A pergunta é simples: alguma incorporadora entregaria 70% de um empreendimento ao proprietário do terreno se não soubesse que conseguiria vender os 30% restantes por valores extraordinários? Evidentemente, não. Naquele pedaço do Leblon, um lançamento de alto padrão poderia passar hoje, com tranquilidade, dos R$ 150 mil por metro quadrado. E provavelmente venderia inteiro. É aqui que entra Adam Smith, o filósofo e economista escocês que viveu entre 1723 e 1790. Há quase três séculos, ele já explicava que o mercado é movimentado por uma espécie de “mão invisível”.
Traduzindo para a mesa do bar: quando muita gente quer comprar e existe pouco produto disponível, o preço sobe.
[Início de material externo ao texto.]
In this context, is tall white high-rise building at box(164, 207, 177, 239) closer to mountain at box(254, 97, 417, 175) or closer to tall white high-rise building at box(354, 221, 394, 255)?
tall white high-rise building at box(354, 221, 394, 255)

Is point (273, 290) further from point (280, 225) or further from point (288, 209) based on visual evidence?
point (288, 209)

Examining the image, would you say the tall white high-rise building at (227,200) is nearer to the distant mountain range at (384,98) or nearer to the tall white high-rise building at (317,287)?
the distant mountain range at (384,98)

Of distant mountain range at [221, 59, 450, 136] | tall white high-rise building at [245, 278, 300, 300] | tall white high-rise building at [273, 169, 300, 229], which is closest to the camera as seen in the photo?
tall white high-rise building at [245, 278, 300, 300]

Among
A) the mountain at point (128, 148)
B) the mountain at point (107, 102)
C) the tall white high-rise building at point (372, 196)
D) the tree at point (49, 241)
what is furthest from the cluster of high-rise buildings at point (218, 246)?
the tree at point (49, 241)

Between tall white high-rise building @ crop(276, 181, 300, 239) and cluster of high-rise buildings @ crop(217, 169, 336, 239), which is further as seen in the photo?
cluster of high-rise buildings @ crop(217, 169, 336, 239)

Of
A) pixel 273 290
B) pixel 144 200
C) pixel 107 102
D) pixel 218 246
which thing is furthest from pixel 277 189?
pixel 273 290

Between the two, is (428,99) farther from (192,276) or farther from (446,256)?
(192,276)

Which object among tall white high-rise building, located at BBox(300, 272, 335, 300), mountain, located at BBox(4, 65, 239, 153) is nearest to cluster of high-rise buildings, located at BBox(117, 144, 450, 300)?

Nas últimas semanas, ganhou força a notícia de que Vitória teria o metro quadrado mais caro do Brasil. Este jornal prestou relevante contribuição ao debate ao ouvir a minha opinião e também Alexandre Schubert e Gilmar Custódio, da Associação das Empresas do Mercado Imobiliário do Espírito Santo (Ademi-ES).
O dado merece uma vírgula. O FipeZap é um índice construído com preços de imóveis anunciados, não com negócios efetivamente realizados. São coisas diferentes. Vitória possui a Resos Inteligência de Mercado, ferramenta pioneira no país, capaz de trabalhar com dados reais de transações. Esses números mostram que não temos, de fato, o metro quadrado vendido mais caro do Brasil. Mas mostram também que ele está, sim, muito valorizado.
E como entender o motivo: Vitória lança pouco porque tem pouco território disponível. É uma ilha, com grande parte de sua área ocupada pelo Maciço Central. Seu projeto de expansão, o Novo Arrabalde, foi concebido por Saturnino de Brito em 1896, muito antes da consolidação continental de bairros como Jardim da Penha e Jardim Camburi. A cidade cresceu, ocupou seus espaços e hoje quase não encontra terrenos.
Além da escassez física, há a limitação construtiva. Enquanto determinadas regiões brasileiras permitem construir sete, oito ou até mais de dez vezes a área do terreno, na Praia do Canto o coeficiente gira em torno de 2,8. Some-se a isso afastamentos, restrições de altura e outras exigências urbanísticas. Em Jardim da Penha, a baixa possibilidade de verticalização e a regra de afastamentos praticamente bloqueia a renovação imobiliária.
Na Praia do Canto, muitas vezes é necessário comprar e demolir um edifício antigo de três pavimentos para construir outro. Isso significa adquirir vários apartamentos, reunir proprietários, enfrentar inventários, documentação e negociação. O terreno deixa de ser apenas terreno: vira uma operação cara e complexa. E todo mundo quer morar ali.
A Praia do Canto reúne praia, comércio, gastronomia, escolas, serviços e vida de bairro. Digo sem medo: em qualidade urbana, não deve favor a Ipanema nem ao Leblon, supera com folga, sem falar da segurança. Chamar esse fenômeno simplesmente de “bolha” é uma maneira cômoda de fugir da conta. Bolha pressupõe preço sem sustentação. Aqui temos pouca oferta, quase nenhum estoque, custo de produção crescente e demanda firme. É a velha lei de oferta e procura. Um copo d’água à margem do rio vale quase nada. No meio do deserto, pode valer uma fortuna. A água é a mesma. O que mudou foi a escassez.
Adam Smith jamais tomou um chope clássico na Delfim Moreira. Mas ambos os casos ajudam a explicar por que algumas cidades valem tanto.
A mão invisível está presente em todas as relações comerciais.